--- Okuma metni ---
2. ABD’nin Güvenilirlik Krizi ve Çin’in Yumuşak Gücü
“Önce Amerika” söylemi, Latin Amerika’da ABD’nin “güvenilir ortak” algısını zedeledi. USAID programlarının kesintiye uğraması, dış yardımların “çıkar odaklı” olarak yeniden yapılandırılması ve hükümet kapanışları gibi istikrarsızlıklar, bölgede ABD’nin uzun vadeli taahhütlerine duyulan güveni sarstı. Buna karşılık Çin, Kuşak ve Yol Girişimi kapsamında sağladığı altyapı kredileri, COVID-19 dönemindeki tıbbi malzeme desteği ve kültürel değişim programlarıyla “kârlı iş birliği” imajını pekiştirdi. Özellikle ekonomik kırılganlığı yüksek ülkelerde, Çin’in şartlılıktan uzak ve pragmatik yaklaşımı cazip hale geldi.
3. Çok Taraflılıktan Çekilme: Çin’e Alan Açılması
ABD’nin Dünya Sağlık Örgütü ve Paris İklim Anlaşması’ndan çekilmesi, Çin’in küresel kurumlarda liderlik iddiasını güçlendirdi. Örneğin, Amerikan Devletleri Örgütü (OAS) Genel Sekreterliği seçimlerinde Çin, Surinamlı aday Albert Ramdin’e destek vererek bölgedeki etkisini kurumsal düzeye taşımaya çalıştı. ABD’nin finansal katkılarını azaltması, bu kurumların Çin tarafından şekillendirilen normlara açık hale gelmesine yol açabilir.
---
**Alıştırma seti:**
A. ABD ile Çin'in Latin Amerika'daki etkisine ilişkin metne göre şu soruları cevaplayınız:
(i) Çin, altyapı kredilerini hangi girişim kapsamında sağlamıştır?
(ii) ABD hangi iki kuruluş ve anlaşmadan çekilmiştir?
(iii) Çin, OAS Genel Sekreterliği seçimlerinde hangi adaya destek vermiştir?
B. ABD ile Çin'in Latin Amerika'daki etkisine ilişkin metinde "2. ABD’nin Güvenilirlik" ifadesinden "cazip hale geldi." ifadesine kadar uzanan bölümü, "USAID" yerine "kalkınma yardımı" koyarak yeniden yazınız.
Bu liste, metin üzerindeki çalışmalar için gerekli değildir.
--- Veri kümesinden kesit ---
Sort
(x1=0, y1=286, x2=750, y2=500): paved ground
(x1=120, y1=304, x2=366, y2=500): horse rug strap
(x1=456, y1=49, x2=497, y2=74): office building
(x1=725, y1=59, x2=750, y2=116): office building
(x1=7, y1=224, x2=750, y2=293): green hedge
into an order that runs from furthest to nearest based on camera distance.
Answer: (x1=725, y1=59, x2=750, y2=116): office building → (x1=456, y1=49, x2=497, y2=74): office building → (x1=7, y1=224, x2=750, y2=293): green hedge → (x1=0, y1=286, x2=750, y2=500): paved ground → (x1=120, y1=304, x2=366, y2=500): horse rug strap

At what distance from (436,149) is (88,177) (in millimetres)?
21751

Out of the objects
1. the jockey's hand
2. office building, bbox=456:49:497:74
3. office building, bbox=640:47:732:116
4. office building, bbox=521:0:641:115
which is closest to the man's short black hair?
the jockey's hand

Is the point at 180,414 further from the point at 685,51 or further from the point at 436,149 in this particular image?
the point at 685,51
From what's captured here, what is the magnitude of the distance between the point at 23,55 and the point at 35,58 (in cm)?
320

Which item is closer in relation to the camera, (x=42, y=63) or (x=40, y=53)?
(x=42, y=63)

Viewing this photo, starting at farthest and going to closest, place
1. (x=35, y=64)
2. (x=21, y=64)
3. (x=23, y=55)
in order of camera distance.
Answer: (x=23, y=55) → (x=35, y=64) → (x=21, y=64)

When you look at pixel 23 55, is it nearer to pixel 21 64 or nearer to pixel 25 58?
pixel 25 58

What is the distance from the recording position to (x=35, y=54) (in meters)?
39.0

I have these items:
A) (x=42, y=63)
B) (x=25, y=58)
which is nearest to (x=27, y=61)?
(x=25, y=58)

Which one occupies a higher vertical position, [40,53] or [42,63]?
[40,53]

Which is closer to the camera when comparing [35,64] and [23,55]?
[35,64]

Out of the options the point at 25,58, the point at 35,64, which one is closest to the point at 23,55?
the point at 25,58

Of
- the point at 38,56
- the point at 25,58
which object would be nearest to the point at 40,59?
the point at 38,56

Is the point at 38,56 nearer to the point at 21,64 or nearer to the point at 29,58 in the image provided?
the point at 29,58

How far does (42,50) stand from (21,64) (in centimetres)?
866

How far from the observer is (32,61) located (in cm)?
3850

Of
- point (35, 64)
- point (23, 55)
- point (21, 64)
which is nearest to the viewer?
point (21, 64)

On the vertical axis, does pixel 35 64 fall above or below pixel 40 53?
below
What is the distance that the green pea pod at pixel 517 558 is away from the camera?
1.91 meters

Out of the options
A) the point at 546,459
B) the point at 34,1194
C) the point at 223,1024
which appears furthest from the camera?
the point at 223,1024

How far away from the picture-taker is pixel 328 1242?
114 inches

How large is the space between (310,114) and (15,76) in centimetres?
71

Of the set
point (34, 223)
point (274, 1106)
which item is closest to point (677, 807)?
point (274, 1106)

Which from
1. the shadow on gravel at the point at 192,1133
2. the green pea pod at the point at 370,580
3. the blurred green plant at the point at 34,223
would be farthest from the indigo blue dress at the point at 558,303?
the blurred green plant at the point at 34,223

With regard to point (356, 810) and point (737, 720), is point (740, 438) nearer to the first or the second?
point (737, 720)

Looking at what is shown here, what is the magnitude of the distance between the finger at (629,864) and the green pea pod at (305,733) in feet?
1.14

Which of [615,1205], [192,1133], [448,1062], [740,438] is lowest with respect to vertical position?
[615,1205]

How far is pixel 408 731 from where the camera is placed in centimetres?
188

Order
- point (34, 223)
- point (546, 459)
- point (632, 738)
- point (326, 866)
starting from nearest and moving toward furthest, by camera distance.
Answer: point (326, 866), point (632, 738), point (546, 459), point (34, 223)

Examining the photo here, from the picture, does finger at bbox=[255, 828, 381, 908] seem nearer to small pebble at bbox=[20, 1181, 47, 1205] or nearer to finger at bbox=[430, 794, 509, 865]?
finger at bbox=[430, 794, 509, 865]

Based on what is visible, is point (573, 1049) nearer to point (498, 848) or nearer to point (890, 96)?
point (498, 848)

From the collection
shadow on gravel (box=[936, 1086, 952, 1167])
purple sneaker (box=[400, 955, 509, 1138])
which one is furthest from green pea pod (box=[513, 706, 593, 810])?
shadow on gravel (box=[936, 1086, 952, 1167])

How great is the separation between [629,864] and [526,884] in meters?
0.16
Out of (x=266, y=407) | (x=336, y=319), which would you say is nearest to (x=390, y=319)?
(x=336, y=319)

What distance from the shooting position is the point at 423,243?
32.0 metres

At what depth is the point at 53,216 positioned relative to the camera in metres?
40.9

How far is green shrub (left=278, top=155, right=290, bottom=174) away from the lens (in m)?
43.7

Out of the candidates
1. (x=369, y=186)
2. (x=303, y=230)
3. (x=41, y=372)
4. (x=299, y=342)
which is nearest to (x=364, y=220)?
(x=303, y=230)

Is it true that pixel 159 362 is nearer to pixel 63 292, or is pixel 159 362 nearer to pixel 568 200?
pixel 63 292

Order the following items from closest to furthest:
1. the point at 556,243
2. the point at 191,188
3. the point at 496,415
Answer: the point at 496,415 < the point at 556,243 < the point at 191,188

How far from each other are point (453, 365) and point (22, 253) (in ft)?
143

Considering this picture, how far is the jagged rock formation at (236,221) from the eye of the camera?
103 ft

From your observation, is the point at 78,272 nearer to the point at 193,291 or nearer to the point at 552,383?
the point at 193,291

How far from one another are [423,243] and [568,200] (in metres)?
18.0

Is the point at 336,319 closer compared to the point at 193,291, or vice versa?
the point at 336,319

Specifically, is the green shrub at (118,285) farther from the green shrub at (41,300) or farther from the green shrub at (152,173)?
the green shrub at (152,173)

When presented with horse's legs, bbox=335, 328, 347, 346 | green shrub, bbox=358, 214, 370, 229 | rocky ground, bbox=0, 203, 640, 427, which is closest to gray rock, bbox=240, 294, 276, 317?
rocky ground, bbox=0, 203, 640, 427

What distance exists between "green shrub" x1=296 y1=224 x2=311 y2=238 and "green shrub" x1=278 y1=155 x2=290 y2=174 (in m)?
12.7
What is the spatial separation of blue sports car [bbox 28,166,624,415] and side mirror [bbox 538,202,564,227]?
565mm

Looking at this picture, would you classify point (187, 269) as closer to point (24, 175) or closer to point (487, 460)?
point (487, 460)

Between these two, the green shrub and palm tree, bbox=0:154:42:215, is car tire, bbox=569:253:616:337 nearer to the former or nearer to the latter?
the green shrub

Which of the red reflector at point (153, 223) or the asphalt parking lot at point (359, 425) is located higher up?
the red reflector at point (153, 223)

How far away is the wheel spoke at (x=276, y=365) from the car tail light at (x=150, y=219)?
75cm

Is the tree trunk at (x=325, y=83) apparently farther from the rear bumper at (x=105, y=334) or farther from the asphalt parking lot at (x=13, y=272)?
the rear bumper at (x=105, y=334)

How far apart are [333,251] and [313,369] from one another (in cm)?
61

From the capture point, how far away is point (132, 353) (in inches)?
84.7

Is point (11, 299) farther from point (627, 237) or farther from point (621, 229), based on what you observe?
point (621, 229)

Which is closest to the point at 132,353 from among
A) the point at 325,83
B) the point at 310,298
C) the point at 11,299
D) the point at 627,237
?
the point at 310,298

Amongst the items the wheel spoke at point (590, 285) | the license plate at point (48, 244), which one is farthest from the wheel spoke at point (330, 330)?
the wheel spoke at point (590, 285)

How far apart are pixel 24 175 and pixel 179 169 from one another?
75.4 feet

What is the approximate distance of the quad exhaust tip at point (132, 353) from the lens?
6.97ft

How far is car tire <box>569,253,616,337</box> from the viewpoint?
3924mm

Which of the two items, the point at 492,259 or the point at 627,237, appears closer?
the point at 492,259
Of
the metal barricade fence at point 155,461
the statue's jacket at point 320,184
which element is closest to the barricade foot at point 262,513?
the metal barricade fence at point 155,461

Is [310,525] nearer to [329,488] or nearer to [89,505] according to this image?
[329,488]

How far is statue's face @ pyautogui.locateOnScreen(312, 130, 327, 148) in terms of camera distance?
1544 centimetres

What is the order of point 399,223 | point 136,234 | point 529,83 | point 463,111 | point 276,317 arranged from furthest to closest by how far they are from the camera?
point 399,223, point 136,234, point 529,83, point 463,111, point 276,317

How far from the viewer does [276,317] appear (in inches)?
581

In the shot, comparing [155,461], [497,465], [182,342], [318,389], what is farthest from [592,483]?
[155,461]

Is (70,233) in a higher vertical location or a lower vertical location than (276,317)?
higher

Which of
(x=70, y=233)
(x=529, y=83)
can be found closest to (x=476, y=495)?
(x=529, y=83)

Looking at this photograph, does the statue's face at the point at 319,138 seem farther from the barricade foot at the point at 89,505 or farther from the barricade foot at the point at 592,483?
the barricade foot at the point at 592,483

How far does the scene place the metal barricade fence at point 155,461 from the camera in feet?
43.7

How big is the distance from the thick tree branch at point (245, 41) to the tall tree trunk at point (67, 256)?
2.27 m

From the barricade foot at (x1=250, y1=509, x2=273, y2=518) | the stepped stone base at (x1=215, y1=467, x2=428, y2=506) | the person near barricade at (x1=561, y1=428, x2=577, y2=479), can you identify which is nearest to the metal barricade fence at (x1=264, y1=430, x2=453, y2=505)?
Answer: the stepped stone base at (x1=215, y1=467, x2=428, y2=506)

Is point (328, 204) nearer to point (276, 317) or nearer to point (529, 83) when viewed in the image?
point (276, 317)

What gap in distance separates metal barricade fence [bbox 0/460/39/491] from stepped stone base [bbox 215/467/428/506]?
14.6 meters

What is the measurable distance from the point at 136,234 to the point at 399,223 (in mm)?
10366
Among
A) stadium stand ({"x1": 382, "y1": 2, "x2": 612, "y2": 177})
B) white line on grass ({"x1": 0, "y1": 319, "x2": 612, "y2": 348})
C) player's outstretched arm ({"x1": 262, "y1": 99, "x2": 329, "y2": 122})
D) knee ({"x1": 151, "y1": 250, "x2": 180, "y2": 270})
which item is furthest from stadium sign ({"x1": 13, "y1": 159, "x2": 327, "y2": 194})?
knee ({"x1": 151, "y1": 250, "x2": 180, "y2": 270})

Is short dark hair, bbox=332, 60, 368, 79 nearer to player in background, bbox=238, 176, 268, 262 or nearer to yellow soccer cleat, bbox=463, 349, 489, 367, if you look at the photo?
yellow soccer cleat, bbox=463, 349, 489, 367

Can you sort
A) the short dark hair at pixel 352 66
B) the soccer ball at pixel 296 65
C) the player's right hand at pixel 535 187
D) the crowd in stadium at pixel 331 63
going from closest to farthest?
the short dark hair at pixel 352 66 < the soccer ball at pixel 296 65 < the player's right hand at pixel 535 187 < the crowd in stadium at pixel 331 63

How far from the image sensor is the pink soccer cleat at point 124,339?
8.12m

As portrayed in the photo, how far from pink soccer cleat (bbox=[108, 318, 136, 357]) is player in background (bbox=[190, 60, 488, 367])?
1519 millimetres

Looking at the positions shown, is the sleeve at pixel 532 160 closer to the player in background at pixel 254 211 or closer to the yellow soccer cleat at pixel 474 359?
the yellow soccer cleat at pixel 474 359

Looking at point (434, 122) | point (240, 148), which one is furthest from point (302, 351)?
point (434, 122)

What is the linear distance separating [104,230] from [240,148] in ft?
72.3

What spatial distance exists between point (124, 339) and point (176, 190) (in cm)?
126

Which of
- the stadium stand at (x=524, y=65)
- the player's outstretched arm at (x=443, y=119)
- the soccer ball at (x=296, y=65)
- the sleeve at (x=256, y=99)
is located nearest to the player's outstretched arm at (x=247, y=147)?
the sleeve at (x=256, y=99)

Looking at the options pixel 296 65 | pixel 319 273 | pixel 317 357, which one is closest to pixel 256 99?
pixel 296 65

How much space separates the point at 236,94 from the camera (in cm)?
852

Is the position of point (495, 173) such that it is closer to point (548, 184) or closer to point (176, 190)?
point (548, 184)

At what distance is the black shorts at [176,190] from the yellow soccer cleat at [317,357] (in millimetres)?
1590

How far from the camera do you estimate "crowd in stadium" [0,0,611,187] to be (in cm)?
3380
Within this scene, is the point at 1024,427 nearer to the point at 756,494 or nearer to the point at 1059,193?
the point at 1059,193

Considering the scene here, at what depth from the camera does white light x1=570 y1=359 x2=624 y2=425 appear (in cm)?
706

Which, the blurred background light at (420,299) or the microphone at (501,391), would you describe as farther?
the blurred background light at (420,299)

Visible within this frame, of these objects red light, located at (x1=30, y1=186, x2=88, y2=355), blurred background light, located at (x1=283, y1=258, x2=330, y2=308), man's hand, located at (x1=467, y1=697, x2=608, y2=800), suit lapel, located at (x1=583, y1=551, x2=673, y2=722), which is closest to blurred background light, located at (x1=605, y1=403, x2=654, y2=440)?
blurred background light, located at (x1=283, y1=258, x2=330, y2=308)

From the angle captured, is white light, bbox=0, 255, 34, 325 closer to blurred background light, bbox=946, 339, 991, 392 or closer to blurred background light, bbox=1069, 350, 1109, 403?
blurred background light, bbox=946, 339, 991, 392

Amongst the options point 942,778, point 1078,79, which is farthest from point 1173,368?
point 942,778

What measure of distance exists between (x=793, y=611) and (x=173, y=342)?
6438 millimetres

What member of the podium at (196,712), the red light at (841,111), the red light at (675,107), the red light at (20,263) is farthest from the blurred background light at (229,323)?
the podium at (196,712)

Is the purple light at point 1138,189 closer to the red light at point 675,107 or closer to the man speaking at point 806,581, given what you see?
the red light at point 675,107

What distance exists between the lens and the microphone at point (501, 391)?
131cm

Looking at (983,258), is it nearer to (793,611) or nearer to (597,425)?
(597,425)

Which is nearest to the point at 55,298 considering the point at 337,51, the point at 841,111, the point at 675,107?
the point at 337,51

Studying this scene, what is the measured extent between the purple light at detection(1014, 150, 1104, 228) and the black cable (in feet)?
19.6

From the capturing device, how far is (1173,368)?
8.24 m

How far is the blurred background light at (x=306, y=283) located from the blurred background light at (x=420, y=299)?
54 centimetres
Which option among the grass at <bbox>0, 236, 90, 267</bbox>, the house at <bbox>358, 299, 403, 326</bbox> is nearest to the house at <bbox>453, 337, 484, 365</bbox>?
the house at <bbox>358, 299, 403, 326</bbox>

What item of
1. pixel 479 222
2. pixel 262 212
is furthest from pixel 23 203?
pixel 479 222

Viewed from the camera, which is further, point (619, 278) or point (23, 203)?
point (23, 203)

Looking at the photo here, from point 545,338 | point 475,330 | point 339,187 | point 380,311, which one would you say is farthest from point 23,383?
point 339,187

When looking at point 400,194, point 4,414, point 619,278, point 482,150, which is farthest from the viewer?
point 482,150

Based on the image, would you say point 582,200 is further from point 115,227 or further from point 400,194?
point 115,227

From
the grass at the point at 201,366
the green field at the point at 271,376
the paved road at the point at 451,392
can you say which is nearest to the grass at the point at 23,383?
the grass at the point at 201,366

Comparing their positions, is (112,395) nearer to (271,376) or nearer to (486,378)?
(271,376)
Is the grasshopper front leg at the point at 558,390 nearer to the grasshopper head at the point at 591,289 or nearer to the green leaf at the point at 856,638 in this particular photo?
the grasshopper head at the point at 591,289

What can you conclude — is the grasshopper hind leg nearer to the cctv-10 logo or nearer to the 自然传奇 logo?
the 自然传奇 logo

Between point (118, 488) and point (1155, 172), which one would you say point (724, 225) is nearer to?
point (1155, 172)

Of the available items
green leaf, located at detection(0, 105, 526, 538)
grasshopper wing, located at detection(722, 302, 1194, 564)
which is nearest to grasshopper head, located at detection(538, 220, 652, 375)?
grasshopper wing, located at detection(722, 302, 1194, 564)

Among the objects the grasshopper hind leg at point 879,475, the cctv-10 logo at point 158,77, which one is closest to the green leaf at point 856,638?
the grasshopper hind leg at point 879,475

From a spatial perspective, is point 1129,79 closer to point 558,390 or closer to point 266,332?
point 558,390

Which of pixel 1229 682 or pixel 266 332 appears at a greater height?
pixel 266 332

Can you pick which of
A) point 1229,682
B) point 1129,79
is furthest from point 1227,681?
---
**Görev çözümleri:**
A.
(i) Kuşak ve Yol Girişimi.
(ii) Dünya Sağlık Örgütü ve Paris İklim Anlaşması.
(iii) Surinamlı aday Albert Ramdin.

B.
2. ABD’nin Güvenilirlik Krizi ve Çin’in Yumuşak Gücü
“Önce Amerika” söylemi, Latin Amerika’da ABD’nin “güvenilir ortak” algısını zedeledi. kalkınma yardımı programlarının kesintiye uğraması, dış yardımların “çıkar odaklı” olarak yeniden yapılandırılması ve hükümet kapanışları gibi istikrarsızlıklar, bölgede ABD’nin uzun vadeli taahhütlerine duyulan güveni sarstı. Buna karşılık Çin, Kuşak ve Yol Girişimi kapsamında sağladığı altyapı kredileri, COVID-19 dönemindeki tıbbi malzeme desteği ve kültürel değişim programlarıyla “kârlı iş birliği” imajını pekiştirdi. Özellikle ekonomik kırılganlığı yüksek ülkelerde, Çin’in şartlılıktan uzak ve pragmatik yaklaşımı cazip hale geldi.